Postby ThePrincetonReview » Wed Jun 30, 2010 4:20 pm

Hi Birdlaw,

I'd like to provide you some information on The Princeton Review to help you in your decision making process. I see that you are concerned about breaking the bank. Well, because of The Princeton Review's partnership with Top Law Schools, you will receive $100 off any LSAT course you take with us. Furthermore, we are currently running a promotion for $300 off LSAT classroom and live online courses, but the offer ends today. I realize this is a difficult decision and will take some time. So, I am willing to extend this offer for you, if you are interested. Please give me a call at 949.863.6017. You can check out more discounts here http://www.top-law-schools.com/prlsat.html

Course or self-study? Of course my opinion will be biased, but I do believe a structured course will be more helpful than self-study (especially if the classroom setting is more motivating for you). I think you should utilize our free practice test http://theprincetonreview.com/free-onli ... tests.aspx and see how you do.

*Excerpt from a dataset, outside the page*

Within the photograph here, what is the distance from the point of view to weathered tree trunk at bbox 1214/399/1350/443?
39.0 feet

It may strike realization of needing more help than you thought, or it may reassure your decision to self study. Either way, it is a good idea. If you do decide to self study, I have some book recommendations for you.

We produce many LSAT books, some wide-ranging and some more specific. I would suggest our Cracking the LSAT 2010-2011 edition; it is more all-inclusive. For a 10% discount and free shipping on Cracking the LSAT, go to this link: http://www.randomhouse.com/princetonrev ... 0375429293 and type in this code: PAD at checkout.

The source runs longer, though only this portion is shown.